» **What to work on**:
Continue the interview with Michael Pearce about Yahoo Sports and FanWagon, picking up right after its final sentence.

» **Page extract**:
** START **

Published on April 9th, 2019 | by Landon Buford0
Michael Pearce Talks About His Time As Head Of Yahoo Sports & Joining FanWagon
Michael Pearce is the former head of Yahoo Sports and during his time there he helped create and spearheaded the launch of Fantasy Football Live. The show would later go on to be nominated for two Emmy Awards. Also during his time at Yahoo Inc, Pearce was in charge of global event planning for the 2016 Olympics in Brazil, along with developing partnerships with other platforms such as, Turner Sports, NBC Sports, and MLB.
Other assignments that he has been the lead on includes seven Super Bowls, six Olympics and two World Cups, which, if you ask him, he will tell you the planning process was not easy due to having to set up work stations in locations blocks away from the events. Other times, having to spend countless hours explaining to event coordinators why they should be credential media members for events, even though they were a website based platform and not print.
Pearce left his position at Yahoo to join a Houston base gifting platform by name of FanWagon the app is available on iOS, Android and Xbox. He will be working alongside founder Dexter Talbert, VP Chris Meza, Head of Strategy Jon Hume, as well as former Apple employee Jonathan Lott.
Pearce recently spoke with us here at The Hype Magazine about his time at Yahoo Inc and how he became involved with FanWagon the app.
What were some of the jobs and internships you had before pursuing a career in Journalism?
You are going way back, I mean I was in television for 22 years before I worked for Yahoo. So, I was a journalist that whole time. I started as a reporter after I graduated from college, but I worked a lot of odd jobs to pay for college at Fresno State University. While I was in college, I did a couple of internships as I became interested in broadcast journalism radio and television. I did a couple of internships at the local ABC station in Fresno, California. After college, I landed a paid internship one year, and back then they were pretty rare, at the NBC station in Fresno.
What the paid internship allowed me to do was be more active in the day-to-day journalism. So, I was trained to do everything from writing stories to producing a newscast, and going out to assist with stories in the field. I was reporting on the air and sometimes filling in for the sports guy when he went on vacation and there wasn’t anyone else to fill in for him. So, for me, it was a thrill. And then, I really got my foot in the door in a small market in Kennewick, Washington. I was there for five years. I was able to develop myself as a reporter, and I did a lot more producing there. I would later become the assistant news director. It also exposed me to everything outside of being in front of the camera. From there, I was able to relocate back to Fresno with the Fox Station there. I was doing a variety of things reporting, producing, and running the news desk. I would later accept a full-time producers position with NBC in Fresno and I was then a producer at various stations for the next 10 years.

** END **

Excerpts from a spatial dataset
** START **

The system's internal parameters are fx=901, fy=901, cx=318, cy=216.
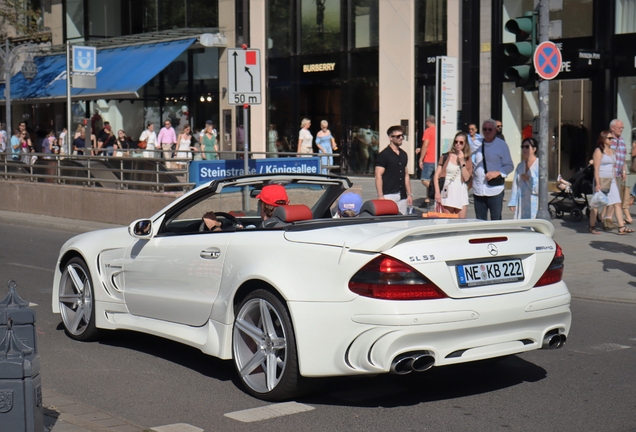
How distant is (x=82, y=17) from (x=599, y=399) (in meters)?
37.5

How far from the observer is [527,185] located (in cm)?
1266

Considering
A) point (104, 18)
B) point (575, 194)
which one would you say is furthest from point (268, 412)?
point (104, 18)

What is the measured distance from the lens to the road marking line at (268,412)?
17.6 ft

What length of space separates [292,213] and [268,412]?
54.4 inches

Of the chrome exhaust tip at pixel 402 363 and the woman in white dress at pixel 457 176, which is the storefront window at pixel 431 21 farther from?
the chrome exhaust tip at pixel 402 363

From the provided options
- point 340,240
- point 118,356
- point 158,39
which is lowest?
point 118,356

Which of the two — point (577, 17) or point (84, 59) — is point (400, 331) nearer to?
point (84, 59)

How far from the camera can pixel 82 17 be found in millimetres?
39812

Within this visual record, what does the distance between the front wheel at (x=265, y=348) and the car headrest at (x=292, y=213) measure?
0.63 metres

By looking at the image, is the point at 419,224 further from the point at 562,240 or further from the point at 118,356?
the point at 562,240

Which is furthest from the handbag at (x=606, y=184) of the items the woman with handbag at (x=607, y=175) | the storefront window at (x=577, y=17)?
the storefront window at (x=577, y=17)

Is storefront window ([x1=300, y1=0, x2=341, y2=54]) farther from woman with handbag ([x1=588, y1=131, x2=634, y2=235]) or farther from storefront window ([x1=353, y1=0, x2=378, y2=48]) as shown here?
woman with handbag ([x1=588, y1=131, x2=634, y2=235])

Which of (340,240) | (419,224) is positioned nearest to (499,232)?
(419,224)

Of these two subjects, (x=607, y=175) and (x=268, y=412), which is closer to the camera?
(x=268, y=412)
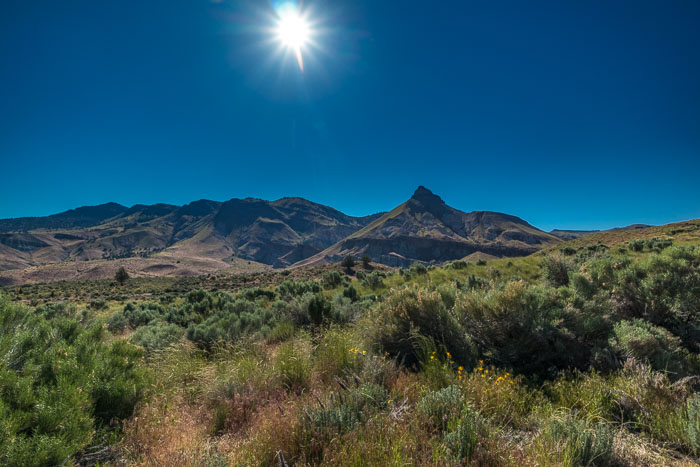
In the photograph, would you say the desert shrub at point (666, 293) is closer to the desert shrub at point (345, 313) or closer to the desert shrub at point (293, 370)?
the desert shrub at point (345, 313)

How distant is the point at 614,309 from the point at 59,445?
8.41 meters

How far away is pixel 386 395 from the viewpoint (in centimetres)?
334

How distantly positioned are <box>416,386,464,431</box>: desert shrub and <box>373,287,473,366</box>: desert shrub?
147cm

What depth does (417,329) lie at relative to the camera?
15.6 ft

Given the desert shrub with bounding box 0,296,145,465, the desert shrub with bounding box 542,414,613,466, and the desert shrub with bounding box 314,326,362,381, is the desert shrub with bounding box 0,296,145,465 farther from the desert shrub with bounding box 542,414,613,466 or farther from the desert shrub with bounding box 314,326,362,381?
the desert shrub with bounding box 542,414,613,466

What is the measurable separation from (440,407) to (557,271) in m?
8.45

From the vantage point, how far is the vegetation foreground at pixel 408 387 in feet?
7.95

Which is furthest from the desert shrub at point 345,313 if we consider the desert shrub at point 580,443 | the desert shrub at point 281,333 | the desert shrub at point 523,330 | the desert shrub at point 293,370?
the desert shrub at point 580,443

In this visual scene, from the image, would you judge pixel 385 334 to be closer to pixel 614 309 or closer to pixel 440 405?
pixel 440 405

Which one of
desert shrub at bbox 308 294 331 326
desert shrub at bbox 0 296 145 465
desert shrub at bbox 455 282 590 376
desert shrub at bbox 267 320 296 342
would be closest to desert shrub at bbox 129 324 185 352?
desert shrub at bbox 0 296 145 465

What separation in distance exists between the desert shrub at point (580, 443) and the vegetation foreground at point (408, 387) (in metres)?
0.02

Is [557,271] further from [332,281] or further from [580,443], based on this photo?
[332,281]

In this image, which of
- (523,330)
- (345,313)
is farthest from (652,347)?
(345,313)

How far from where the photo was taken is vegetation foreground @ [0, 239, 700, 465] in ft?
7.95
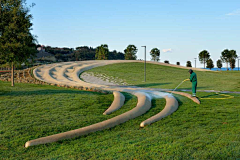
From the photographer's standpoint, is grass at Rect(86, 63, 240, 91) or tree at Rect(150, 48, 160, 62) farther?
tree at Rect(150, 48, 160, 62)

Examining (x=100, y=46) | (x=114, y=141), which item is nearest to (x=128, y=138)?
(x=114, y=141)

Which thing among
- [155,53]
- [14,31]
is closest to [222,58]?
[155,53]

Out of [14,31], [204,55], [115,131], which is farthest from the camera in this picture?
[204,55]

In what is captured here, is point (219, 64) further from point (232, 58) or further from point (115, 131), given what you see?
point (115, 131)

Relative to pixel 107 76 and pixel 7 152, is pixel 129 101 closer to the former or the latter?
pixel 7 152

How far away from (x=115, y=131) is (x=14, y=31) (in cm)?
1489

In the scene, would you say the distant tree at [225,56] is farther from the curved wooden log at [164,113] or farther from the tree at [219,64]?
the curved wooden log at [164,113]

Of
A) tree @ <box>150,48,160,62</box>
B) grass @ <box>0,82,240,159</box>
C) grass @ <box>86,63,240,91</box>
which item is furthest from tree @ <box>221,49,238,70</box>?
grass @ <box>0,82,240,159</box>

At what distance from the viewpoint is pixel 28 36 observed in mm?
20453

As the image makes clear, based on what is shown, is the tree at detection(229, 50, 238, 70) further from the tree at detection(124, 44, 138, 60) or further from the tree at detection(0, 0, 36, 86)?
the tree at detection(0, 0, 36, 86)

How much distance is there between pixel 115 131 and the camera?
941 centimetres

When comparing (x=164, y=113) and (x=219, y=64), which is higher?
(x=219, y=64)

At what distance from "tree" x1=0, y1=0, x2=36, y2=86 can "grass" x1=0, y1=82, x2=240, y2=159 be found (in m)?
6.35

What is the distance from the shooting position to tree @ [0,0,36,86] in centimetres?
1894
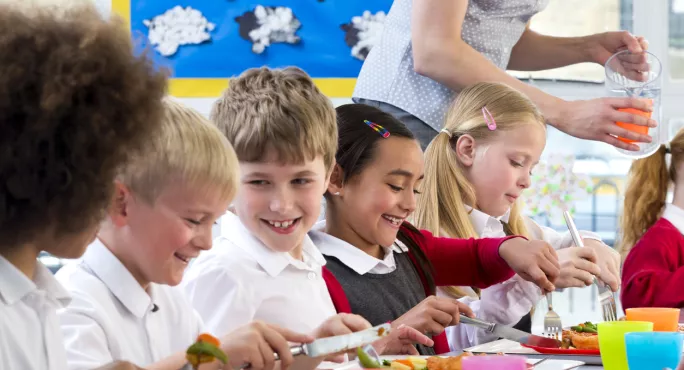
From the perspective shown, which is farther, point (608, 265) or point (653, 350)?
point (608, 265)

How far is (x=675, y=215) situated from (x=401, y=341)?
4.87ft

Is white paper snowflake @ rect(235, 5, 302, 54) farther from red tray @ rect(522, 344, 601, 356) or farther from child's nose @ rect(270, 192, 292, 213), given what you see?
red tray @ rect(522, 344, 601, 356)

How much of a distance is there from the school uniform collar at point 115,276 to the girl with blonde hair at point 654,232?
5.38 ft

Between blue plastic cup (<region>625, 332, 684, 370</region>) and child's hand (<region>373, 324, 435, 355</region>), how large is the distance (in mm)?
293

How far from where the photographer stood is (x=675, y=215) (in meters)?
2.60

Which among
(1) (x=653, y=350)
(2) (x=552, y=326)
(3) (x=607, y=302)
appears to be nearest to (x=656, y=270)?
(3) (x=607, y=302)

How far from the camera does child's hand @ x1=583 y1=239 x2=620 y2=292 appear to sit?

** END **

» **Written response**:
How did those experiences lead to the opportunity with Yahoo, and did you consider that to be your dream job at the time?
The first time that Yahoo called no, because it was just a specific job, but here is what lead me to get the role. One of the things I specialized in was organizing special events and significant coverages on television. For example, big election coverage, and sometimes, TV news is a 24-hour ongoing event. Where all the station’s resources are poured into one event like covering the elections. I must say I had some experience when I worked in Phoenix, and Sacramento, but I have never been in charge of those events. In San Jose, I was given the whole operation, and it was during the 2000 election between George W. Bush and Al Gore where it went on for weeks. It was unprecedented in American history and television history.
We could not go off the air, and we had to make some tough decisions like how long are we going to stay on each night. And that began on the process of me running coverage during big events. The next big event that happened was 9-11, and again my job was to organize our coverage nationally for the local station in the Bay Area but also coordinate with networks and stations groups we belonged to across the country. It required pooling resources and in all of the locations the story was happening, not just New York City, but Pittsburgh, and Washington DC. It was a huge story, and it still is, but there were numerous weeks of coverage. There was a flight( United Flight 93) from Boston; it was headed to San Francisco. The passengers broke down the door of the captain’s cockpit and tried to take back the plane. The hijacker ended up crashing the plane into a field. So that story was huge, and It still is. And they made a movie out of it.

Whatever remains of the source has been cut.